What I want to achieve is the ability to use non-isolated View Models that can be observed from views, and ideally aren't split-isolation types.

@rhysmorgan @matadan I think NonisolatedNonsendingByDefault makes it much more ergonomic definitely (Approachable Concurrency turns that on).

Nonisolated is the best option here for this kind of work for sure.

I’m pretty sure you can do what you want here in general. The biggest problem is usually callbacks.

@mattiem @matadan Yes, nonisolated(nonsending) is one of the features that @pointfreeco have briefly covered at the start of their newest series.
Their new tooling for TCA 2.0 is going to allow features to be MainActor-isolated when necessary, and totally non-MainActor-isolated to avoid contention, and allow full parallelisation when testing.
I'm keen to figure out if there's a way to achieve the same thing with View Models, where the core of the feature isn't wrapped in that harness.
@rhysmorgan @matadan @pointfreeco I don’t think the concept of “ViewModel” is particularly special here. All that really matters is if you have dependencies on MainActor functions inside the type. You should try I bet it works!
@mattiem @rhysmorgan @pointfreeco I was going to say the same thing. ;)
@mattiem @matadan @pointfreeco OK, lol, this it totally breaking my brain now.
This all just compiles and works, in Swift 6 mode with Approachable Concurrency, even without the View Model being MainActor-isolated? Even tho the MainActor-isolated View is observing non-MainActor-isolated state? And this allows me to write non-MainActor-isolated Swift Testing tests, and avoid MainActor-contention? 🤯

@rhysmorgan @matadan @pointfreeco you got it. Here I wrote a bit about this technique in case it helps.
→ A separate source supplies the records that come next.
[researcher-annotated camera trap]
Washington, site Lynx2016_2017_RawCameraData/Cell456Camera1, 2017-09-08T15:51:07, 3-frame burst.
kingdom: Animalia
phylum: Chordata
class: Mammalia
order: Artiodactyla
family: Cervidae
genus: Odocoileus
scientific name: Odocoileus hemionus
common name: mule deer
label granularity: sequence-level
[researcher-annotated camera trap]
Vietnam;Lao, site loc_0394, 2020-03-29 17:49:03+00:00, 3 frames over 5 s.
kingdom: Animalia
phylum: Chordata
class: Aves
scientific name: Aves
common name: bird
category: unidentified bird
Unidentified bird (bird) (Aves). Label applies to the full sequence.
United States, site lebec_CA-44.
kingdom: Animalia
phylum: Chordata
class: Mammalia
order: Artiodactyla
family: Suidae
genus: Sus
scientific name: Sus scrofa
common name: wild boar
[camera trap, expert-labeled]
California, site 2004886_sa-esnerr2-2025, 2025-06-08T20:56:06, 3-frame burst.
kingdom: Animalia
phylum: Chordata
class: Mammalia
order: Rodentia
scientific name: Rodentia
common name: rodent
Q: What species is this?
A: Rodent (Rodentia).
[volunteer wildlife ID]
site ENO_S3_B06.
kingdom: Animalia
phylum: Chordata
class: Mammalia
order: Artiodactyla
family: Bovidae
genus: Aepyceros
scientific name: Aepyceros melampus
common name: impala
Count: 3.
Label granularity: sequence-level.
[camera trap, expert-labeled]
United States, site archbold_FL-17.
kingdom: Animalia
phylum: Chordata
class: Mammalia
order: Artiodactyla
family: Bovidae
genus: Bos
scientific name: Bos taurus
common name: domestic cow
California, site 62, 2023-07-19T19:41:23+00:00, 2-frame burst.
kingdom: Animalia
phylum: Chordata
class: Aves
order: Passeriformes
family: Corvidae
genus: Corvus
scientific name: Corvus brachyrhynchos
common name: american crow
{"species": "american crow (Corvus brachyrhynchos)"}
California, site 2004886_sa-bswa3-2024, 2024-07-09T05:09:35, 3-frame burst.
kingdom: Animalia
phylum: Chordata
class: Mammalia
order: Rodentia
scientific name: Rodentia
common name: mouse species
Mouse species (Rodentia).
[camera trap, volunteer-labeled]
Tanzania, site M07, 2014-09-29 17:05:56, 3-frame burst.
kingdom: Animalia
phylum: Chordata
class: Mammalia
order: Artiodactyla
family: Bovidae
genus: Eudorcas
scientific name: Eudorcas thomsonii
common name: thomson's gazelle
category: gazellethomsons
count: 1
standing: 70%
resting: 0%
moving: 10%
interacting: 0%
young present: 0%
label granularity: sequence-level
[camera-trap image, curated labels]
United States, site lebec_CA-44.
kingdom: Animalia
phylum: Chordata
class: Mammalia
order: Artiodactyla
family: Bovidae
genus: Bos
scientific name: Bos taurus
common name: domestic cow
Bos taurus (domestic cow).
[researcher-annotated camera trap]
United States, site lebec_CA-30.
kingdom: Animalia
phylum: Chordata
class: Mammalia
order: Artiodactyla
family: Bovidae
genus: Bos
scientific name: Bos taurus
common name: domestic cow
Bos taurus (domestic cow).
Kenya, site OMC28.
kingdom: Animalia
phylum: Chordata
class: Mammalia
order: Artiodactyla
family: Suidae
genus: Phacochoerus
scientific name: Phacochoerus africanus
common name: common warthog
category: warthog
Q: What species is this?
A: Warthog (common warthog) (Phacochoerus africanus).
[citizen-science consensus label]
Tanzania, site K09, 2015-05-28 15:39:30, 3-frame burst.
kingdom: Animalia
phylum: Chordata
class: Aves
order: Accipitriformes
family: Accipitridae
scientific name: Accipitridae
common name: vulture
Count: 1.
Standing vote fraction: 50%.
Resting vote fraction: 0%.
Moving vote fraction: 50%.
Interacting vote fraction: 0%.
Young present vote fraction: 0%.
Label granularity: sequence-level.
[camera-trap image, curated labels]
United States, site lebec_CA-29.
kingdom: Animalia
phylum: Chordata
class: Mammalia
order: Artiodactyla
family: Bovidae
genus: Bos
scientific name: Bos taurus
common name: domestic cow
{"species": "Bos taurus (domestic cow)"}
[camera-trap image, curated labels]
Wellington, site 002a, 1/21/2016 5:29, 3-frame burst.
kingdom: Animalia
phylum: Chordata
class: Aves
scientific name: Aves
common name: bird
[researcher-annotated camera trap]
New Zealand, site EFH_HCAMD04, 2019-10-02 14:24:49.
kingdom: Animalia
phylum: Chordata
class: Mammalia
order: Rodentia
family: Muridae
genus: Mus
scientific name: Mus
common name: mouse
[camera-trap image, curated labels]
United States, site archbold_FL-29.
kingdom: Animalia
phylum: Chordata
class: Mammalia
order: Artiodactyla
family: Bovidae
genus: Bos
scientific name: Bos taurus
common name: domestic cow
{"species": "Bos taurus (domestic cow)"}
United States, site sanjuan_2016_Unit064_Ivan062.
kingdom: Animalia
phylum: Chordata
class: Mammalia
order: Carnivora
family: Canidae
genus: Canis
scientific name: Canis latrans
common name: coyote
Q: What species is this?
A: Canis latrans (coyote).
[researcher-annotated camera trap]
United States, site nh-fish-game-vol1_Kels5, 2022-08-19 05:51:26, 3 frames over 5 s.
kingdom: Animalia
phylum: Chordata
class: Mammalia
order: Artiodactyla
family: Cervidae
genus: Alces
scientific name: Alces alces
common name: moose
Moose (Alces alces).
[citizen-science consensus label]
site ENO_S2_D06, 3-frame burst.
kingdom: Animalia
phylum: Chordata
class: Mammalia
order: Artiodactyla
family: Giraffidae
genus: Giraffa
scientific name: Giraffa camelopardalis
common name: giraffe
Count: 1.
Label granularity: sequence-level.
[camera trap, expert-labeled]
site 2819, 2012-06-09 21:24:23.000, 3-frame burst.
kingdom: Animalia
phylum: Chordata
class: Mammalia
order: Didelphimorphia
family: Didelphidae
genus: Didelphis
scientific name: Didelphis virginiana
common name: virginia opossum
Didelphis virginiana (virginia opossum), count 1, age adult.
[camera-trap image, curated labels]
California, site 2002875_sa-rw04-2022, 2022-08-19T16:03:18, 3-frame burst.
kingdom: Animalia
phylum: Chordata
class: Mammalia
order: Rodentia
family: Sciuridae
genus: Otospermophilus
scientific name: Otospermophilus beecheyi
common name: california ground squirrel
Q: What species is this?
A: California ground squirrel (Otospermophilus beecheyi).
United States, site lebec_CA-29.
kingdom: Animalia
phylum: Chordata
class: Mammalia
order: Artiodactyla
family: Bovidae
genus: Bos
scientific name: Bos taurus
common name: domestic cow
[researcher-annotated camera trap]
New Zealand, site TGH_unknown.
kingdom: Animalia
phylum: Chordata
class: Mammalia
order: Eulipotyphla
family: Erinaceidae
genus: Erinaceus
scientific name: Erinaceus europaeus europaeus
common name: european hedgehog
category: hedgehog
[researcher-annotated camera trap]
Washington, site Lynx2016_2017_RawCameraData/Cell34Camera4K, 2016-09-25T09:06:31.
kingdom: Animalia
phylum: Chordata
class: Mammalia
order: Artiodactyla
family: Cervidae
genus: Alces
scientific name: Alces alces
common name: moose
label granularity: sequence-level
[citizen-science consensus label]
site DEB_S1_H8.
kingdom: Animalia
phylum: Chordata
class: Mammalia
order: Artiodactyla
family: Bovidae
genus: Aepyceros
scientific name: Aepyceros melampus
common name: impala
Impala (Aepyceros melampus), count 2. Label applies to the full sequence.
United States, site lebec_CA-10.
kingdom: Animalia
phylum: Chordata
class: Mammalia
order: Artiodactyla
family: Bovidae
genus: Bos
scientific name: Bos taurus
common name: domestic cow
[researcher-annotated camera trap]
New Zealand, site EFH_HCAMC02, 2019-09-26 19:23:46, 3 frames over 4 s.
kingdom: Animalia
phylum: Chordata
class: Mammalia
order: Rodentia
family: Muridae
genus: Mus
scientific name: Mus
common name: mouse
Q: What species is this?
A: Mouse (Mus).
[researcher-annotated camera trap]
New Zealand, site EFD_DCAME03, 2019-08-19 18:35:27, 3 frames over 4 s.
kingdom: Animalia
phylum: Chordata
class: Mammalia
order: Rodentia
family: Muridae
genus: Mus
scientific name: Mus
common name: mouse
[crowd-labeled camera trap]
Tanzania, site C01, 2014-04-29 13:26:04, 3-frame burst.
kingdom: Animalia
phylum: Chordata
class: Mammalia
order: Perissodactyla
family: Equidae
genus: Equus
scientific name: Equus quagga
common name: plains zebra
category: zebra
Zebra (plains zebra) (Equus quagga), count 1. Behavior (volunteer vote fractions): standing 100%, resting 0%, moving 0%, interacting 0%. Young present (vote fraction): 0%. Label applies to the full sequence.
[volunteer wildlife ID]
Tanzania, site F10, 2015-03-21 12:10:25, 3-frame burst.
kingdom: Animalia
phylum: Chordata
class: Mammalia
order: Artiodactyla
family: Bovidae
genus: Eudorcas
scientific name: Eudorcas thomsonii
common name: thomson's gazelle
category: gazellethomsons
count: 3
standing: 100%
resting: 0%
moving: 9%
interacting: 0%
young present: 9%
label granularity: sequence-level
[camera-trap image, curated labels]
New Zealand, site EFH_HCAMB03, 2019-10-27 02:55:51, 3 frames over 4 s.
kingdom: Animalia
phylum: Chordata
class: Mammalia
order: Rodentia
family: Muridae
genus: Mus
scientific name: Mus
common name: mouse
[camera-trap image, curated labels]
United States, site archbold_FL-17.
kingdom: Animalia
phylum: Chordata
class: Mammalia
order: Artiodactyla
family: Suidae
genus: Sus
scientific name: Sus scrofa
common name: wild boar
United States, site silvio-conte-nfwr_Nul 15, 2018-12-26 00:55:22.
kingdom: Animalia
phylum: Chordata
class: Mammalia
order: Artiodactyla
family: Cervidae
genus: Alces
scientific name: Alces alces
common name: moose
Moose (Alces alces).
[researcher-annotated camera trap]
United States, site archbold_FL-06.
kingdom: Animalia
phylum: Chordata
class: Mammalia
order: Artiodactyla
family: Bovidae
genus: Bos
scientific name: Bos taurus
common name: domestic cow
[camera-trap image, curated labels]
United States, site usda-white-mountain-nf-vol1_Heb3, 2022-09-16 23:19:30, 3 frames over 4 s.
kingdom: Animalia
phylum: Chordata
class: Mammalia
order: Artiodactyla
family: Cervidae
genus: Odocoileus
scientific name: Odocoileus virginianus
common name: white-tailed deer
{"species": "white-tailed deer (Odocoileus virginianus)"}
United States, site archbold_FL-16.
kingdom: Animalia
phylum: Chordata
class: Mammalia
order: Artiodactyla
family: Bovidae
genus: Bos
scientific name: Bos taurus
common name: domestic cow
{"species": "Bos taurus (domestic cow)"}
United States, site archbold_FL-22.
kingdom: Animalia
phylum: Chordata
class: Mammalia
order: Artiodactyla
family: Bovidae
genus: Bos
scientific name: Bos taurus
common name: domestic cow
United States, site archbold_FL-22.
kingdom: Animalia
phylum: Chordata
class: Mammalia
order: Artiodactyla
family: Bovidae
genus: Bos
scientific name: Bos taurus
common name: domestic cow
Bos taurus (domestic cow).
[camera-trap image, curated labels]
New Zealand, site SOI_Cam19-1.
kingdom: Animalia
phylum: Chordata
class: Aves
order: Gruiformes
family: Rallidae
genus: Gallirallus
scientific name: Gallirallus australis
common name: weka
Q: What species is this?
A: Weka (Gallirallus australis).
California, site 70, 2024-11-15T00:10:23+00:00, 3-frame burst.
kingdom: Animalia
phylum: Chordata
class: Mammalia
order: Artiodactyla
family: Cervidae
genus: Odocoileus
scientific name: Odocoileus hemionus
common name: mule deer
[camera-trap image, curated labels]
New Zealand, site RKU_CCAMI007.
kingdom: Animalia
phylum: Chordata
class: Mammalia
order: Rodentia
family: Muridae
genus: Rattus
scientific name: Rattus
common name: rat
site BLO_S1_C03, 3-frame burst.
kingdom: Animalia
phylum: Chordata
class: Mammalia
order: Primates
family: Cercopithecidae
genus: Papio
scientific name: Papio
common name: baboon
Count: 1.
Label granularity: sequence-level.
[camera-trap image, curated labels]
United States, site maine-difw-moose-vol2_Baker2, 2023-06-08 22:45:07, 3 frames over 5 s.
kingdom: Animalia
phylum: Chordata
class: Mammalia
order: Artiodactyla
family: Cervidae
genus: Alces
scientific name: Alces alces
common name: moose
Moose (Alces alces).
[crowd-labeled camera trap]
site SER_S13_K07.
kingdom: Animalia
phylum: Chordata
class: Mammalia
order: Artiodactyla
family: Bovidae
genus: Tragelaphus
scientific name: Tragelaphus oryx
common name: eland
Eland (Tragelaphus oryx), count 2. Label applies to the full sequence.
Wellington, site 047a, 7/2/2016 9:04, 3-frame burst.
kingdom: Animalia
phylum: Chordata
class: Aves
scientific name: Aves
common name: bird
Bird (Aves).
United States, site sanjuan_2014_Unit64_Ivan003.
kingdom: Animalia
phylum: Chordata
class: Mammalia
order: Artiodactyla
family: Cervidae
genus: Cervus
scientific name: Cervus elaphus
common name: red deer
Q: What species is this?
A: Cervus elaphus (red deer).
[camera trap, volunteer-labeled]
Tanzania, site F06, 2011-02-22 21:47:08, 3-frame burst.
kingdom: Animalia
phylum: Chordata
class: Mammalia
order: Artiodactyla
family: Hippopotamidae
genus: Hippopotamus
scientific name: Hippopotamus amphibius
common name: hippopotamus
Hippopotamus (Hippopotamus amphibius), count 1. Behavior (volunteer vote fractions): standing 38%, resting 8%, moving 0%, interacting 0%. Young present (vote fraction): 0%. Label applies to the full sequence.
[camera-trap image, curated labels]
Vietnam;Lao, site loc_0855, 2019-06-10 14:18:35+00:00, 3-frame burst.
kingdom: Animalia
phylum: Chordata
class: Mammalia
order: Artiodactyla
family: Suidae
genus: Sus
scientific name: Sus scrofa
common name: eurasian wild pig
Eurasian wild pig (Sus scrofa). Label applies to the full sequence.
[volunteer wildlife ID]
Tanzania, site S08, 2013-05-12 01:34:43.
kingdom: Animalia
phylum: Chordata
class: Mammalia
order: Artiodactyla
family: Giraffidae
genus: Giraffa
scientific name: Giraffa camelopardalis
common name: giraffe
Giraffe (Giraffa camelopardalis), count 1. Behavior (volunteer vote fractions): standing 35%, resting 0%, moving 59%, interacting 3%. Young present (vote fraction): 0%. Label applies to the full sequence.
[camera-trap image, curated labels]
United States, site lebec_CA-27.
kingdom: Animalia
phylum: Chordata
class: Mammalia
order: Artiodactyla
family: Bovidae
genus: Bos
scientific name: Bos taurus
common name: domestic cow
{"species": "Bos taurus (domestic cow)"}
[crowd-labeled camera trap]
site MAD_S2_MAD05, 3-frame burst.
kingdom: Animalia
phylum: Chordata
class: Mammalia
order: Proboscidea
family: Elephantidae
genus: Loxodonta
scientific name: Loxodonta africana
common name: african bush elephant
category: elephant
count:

https://www.massicotte.org/blog/non-sendable-first-design/

Non-Sendable First Design

The easiest way to design concurrent systems in Swift was hiding in plain sight.

massicotte.org

@mattiem @matadan @pointfreeco I am... quite confused right now (about to read your post), but also very happy that this is possible.

https://github.com/rhysm94/NonIsolatedViewModels

Pushed this to GitHub as a demo, explicitly adding `nonisolated` to the View Model just to be 110% sure. And it just works. nonisolated View Model, properties updated from an async method being read from a MainActor-isolated View... and it just works. 🤯 So what I wanted is possible - no MainActor contention for tests!

@mattiem @matadan @pointfreeco

"Side-stepping the problem entirely, with a simpler type no less, almost feels like cheating."

Yep. Yep, it absolutely does feel like cheating! This is genuinely revolutionary – especially given I'm working in a codebase that's undergoing architectural + testing refactoring, and I can make these kinds of improvements at this early stage!!

@rhysmorgan @mattiem @pointfreeco nonisolated things can run on MainActor because they are not isolated to another isolation context. I think that’s right. It is difficult to get straight TBH.
@matadan @mattiem @pointfreeco I’m just shocked that even with an Observation happening from that nonisolated state, with the update being triggered from a nonisolated, @.concurrent async closure, Swift and SwiftUI are all happy, all OK!